Beyond the strategic blunder, the Afghan themselves have suffered immeasurably. Roughly half the population of just under 40 million are estimated to have too little to eat. One million children could die of malnutrition by the end of the year.

In part this is because the U.S. froze Afghanistan’s $10 billion in cash in U.S. banks. This seized up the Afghan banking system, which meant businesses could not get cash to operate, and threw probably hundreds of thousands into unemployment.

Taxes have also plummeted as government offices are starved of employees whom the Taliban hate for their expertise. The value of the local currency has plummeted.

Another reason: The Taliban are deliberately starving ethnic rivals like the Hazara, refusing to allow them to trade in bazaars in their home province of Bamiyan.

But these are only pieces of the story. Afghanistan is a rural country, and the economic paralysis in all areas is probably also caused by fear and uncertainty over Taliban intentions. Markets are frozen because people are afraid to step out of line, and investment of any kind is impossible in a climate of fear.

Human Rights Watch reported that the Taliban are going house to house and arresting and killing former members of the security forces. HRW has documented over 100 examples, but the number is surely much higher.

Girls in most areas of the country are not allowed into secondary school, a practice that harks back to the 1990s Taliban rule. Female university students and teachers have protested at the shut-out, and been beaten for their trouble. Female government employees have mostly been told to stay home. The Taliban says these problems will be solved in time, but because the Taliban have no money to build segregated facilities their assurances are worthless.

The hard fact is that we lost 2,461 U.S. lives in Afghanistan for nothing because President Biden grew sick of the war. He was quoted by Bob Woodward as saying in 2009 that a Taliban takeover would be no bad thing for America.

The U.S. should have kept the 2,500 troops there as the military said, for minimal cost, for as long as it took. Just as American did in Korea and Germany to ensure success. Until the Taliban realized winning was not an option and negotiated with real conviction to salvage a piece of the pie.
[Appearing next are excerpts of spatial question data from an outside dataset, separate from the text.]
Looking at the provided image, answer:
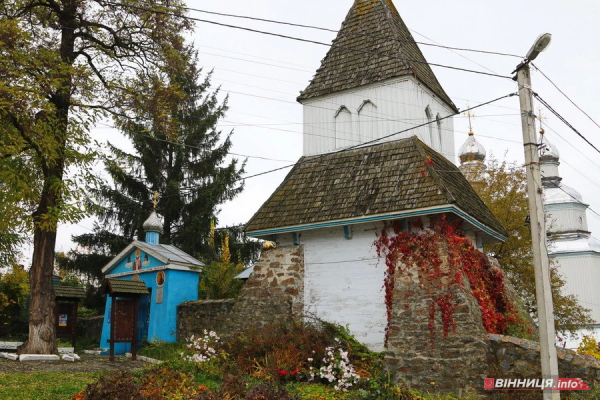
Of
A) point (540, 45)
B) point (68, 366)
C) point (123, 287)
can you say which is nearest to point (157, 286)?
point (123, 287)

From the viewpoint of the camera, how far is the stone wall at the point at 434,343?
983 centimetres

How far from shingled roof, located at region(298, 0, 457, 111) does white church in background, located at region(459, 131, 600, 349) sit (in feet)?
58.1

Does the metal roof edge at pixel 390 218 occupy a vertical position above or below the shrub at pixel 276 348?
above

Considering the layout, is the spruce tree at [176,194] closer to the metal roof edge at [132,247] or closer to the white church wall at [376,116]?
the metal roof edge at [132,247]

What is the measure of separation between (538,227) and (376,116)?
6.57 meters

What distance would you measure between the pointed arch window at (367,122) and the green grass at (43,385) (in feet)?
27.7

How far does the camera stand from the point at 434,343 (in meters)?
10.2

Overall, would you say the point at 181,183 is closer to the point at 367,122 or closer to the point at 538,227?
the point at 367,122

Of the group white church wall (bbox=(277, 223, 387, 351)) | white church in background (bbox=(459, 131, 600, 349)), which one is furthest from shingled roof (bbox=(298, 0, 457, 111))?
white church in background (bbox=(459, 131, 600, 349))

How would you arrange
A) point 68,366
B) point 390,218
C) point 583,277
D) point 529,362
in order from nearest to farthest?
point 529,362 → point 390,218 → point 68,366 → point 583,277

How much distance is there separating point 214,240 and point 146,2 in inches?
533

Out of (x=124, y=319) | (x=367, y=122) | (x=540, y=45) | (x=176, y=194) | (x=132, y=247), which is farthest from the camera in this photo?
(x=176, y=194)

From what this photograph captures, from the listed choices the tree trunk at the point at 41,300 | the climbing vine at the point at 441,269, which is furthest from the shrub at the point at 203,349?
the climbing vine at the point at 441,269

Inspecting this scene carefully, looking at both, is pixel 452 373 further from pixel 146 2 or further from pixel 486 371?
pixel 146 2
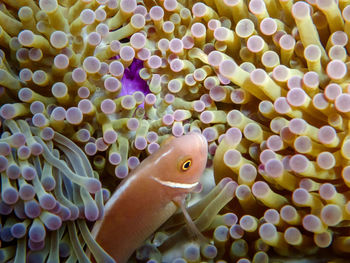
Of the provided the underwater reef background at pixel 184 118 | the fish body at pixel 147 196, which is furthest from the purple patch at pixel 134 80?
the fish body at pixel 147 196

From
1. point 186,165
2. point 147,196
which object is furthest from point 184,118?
point 147,196

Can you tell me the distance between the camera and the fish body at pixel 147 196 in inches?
57.9

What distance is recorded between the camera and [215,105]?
171cm

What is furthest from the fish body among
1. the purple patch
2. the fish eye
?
the purple patch

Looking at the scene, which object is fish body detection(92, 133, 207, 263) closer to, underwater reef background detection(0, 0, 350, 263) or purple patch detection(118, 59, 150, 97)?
underwater reef background detection(0, 0, 350, 263)

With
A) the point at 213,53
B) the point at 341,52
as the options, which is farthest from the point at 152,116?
the point at 341,52

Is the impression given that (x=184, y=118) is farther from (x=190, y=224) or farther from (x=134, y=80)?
(x=190, y=224)

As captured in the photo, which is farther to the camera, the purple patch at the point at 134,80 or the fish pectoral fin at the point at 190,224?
the purple patch at the point at 134,80

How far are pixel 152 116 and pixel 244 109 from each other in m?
0.43

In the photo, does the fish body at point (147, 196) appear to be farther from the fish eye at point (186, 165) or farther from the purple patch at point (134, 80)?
the purple patch at point (134, 80)

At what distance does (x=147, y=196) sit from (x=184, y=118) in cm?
40

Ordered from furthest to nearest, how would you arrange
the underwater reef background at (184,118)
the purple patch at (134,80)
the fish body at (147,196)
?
the purple patch at (134,80), the fish body at (147,196), the underwater reef background at (184,118)

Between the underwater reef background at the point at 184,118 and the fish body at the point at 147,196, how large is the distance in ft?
0.23

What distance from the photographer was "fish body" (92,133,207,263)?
57.9 inches
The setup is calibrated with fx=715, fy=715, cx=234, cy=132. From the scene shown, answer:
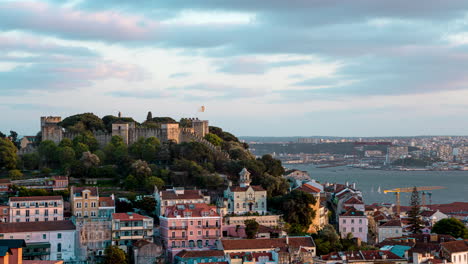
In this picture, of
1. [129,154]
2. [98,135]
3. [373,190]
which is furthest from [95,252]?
[373,190]

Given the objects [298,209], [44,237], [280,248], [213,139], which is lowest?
[280,248]

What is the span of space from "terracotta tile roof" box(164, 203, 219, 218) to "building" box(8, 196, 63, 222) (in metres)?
6.43

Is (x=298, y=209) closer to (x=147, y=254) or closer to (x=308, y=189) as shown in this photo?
(x=308, y=189)

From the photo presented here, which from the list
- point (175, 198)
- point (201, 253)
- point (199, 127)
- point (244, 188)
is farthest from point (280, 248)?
point (199, 127)

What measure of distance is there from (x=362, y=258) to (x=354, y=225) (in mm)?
10687

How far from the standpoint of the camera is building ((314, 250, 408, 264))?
36.3 m

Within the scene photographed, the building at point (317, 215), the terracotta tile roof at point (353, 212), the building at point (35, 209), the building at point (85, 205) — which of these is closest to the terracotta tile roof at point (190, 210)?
the building at point (85, 205)

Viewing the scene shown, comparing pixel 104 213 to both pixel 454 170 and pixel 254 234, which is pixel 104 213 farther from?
pixel 454 170

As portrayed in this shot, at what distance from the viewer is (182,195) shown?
44188 millimetres

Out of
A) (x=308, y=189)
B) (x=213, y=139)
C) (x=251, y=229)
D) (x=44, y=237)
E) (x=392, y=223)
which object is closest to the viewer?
(x=44, y=237)

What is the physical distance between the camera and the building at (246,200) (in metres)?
46.1

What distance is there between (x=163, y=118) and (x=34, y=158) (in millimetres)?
16293

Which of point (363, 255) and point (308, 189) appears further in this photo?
point (308, 189)

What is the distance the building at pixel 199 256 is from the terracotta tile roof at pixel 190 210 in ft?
10.4
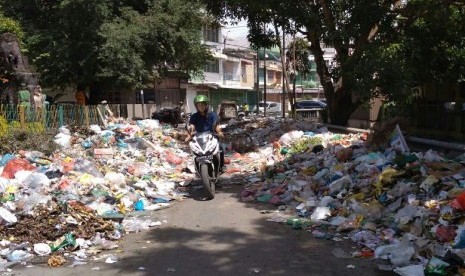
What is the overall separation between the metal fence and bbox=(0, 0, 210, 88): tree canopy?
315 centimetres

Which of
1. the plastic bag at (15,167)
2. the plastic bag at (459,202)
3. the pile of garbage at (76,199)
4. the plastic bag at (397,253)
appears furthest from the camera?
the plastic bag at (15,167)

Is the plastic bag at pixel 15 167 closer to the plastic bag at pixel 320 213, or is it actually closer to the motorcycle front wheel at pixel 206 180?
the motorcycle front wheel at pixel 206 180

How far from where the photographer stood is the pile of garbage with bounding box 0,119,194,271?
5.75 m

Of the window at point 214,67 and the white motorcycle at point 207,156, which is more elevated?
the window at point 214,67

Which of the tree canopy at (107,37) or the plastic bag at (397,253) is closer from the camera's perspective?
the plastic bag at (397,253)

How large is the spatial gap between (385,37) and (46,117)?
10326 mm

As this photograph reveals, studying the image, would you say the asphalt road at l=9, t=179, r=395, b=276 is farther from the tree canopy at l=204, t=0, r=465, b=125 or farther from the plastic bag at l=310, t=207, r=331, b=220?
the tree canopy at l=204, t=0, r=465, b=125

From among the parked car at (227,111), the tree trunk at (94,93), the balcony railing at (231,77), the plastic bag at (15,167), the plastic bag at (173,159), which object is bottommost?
the plastic bag at (173,159)

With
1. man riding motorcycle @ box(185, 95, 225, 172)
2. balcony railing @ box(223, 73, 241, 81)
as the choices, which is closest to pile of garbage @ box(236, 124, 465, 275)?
man riding motorcycle @ box(185, 95, 225, 172)

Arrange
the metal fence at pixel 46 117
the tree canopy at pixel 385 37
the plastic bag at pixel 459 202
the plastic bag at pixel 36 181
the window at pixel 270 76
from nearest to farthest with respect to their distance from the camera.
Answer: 1. the plastic bag at pixel 459 202
2. the plastic bag at pixel 36 181
3. the tree canopy at pixel 385 37
4. the metal fence at pixel 46 117
5. the window at pixel 270 76

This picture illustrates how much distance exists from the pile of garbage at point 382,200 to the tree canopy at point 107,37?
14.7 m

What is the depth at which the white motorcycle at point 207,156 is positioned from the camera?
27.3 feet

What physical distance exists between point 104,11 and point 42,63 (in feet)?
16.0

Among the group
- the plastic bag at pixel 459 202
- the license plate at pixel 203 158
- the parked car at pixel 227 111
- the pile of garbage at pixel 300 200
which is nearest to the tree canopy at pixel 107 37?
the parked car at pixel 227 111
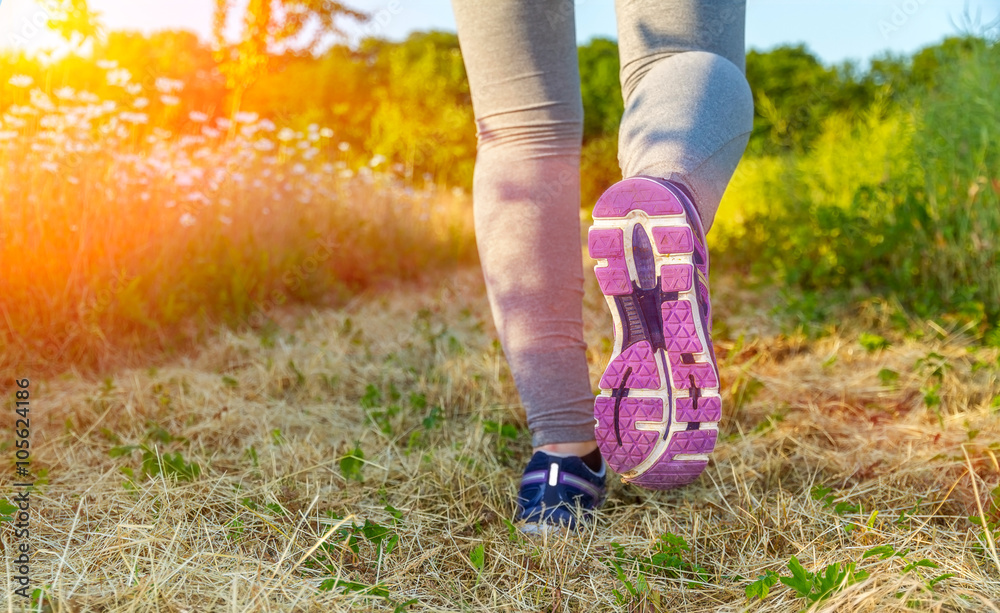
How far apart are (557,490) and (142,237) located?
2.17m

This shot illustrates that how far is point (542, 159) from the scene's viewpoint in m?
1.34

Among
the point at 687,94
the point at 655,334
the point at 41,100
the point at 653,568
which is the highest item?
the point at 41,100

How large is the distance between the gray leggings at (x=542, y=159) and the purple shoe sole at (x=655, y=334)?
23cm

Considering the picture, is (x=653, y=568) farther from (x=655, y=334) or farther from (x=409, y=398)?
(x=409, y=398)

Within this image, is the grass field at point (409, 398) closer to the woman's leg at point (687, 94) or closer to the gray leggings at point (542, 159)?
the gray leggings at point (542, 159)

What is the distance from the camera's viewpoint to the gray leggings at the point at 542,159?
1.25 m

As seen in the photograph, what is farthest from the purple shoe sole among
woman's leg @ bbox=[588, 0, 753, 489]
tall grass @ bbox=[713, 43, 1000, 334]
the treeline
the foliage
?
the treeline

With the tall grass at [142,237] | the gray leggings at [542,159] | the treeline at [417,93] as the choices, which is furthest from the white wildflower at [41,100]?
the treeline at [417,93]

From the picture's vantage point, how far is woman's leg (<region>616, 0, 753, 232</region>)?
1114 mm

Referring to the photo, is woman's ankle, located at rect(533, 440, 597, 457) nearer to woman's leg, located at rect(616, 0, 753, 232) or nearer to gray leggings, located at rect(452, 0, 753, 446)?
gray leggings, located at rect(452, 0, 753, 446)

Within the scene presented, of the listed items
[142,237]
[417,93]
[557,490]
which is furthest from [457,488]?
[417,93]

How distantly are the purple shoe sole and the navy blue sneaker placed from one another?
217 mm

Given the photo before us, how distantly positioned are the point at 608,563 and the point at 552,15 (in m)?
0.98

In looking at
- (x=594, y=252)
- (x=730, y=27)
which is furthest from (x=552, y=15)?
(x=594, y=252)
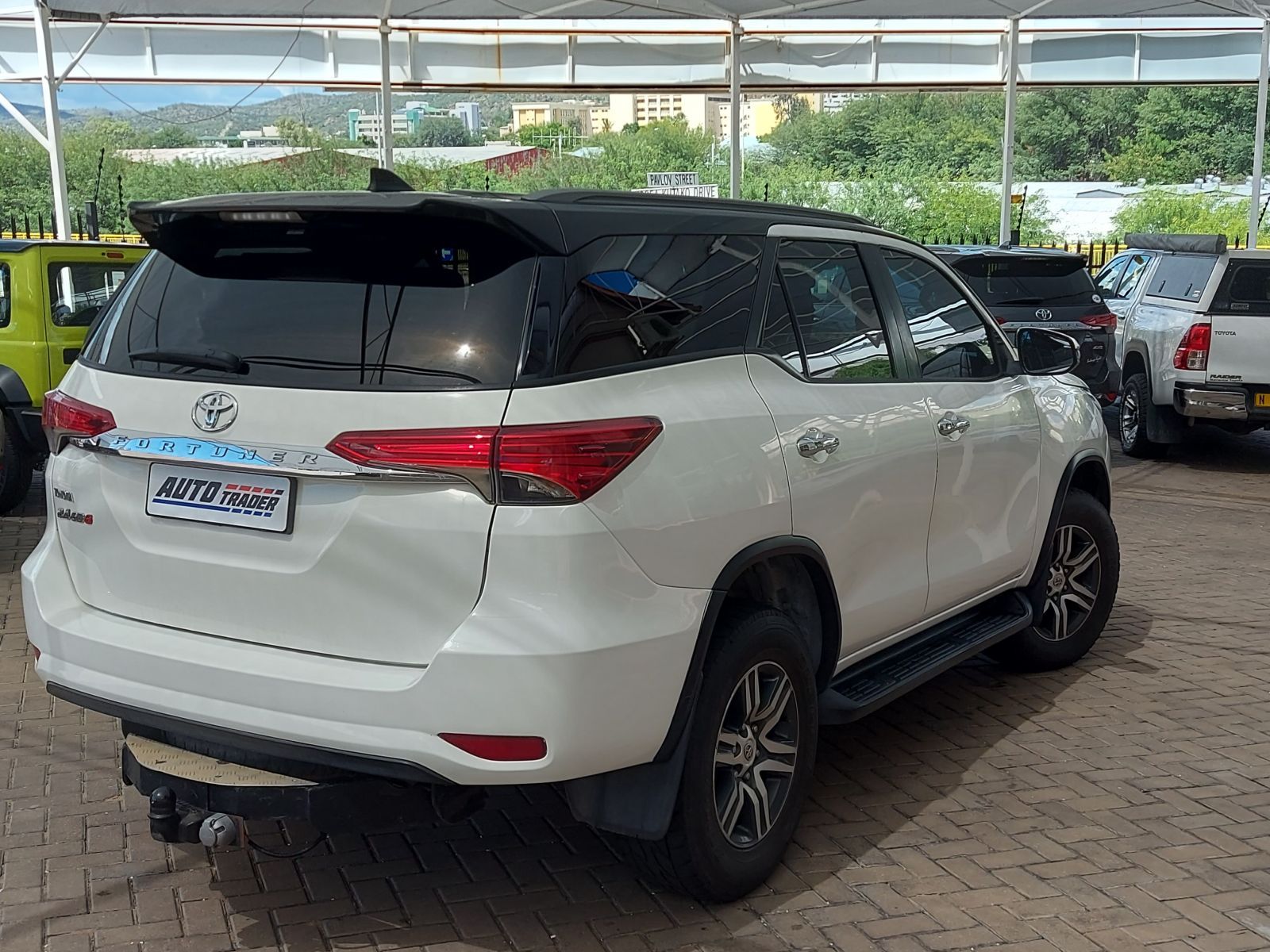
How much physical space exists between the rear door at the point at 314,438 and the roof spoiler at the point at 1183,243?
33.0ft

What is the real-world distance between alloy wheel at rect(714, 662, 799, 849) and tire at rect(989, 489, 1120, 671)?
2266 millimetres

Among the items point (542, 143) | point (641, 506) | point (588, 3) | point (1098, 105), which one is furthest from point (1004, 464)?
point (1098, 105)

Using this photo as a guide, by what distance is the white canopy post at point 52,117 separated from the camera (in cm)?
1488

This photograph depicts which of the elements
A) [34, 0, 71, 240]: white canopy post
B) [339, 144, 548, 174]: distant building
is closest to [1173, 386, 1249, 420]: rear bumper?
[34, 0, 71, 240]: white canopy post

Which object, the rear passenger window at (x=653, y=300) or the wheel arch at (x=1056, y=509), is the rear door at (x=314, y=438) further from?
the wheel arch at (x=1056, y=509)

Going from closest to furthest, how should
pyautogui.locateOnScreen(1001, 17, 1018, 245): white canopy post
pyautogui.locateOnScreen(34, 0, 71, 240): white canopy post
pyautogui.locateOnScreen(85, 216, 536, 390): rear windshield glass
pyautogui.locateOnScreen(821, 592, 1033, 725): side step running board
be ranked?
pyautogui.locateOnScreen(85, 216, 536, 390): rear windshield glass, pyautogui.locateOnScreen(821, 592, 1033, 725): side step running board, pyautogui.locateOnScreen(34, 0, 71, 240): white canopy post, pyautogui.locateOnScreen(1001, 17, 1018, 245): white canopy post

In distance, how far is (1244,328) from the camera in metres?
11.1

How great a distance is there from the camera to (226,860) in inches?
157

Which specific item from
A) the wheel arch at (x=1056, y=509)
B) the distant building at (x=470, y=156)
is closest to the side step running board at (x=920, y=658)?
the wheel arch at (x=1056, y=509)

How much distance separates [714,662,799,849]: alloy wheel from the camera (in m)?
3.64

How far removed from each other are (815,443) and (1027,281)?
8.67 meters

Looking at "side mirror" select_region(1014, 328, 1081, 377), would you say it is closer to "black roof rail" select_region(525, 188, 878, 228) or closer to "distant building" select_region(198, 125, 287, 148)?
"black roof rail" select_region(525, 188, 878, 228)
Now, having made its mistake, America will have to step up and push massive amounts of aid to Afghanistan through the U.N. and other international agencies, to address a crisis we created. It’s no use arguing about eventually releasing frozen funds, massive aid is required now.

Former CIA Director Bob Gates famously wrote that Joe Biden had been wrong on every major foreign policy issue of the past 40 years. This episode is no different.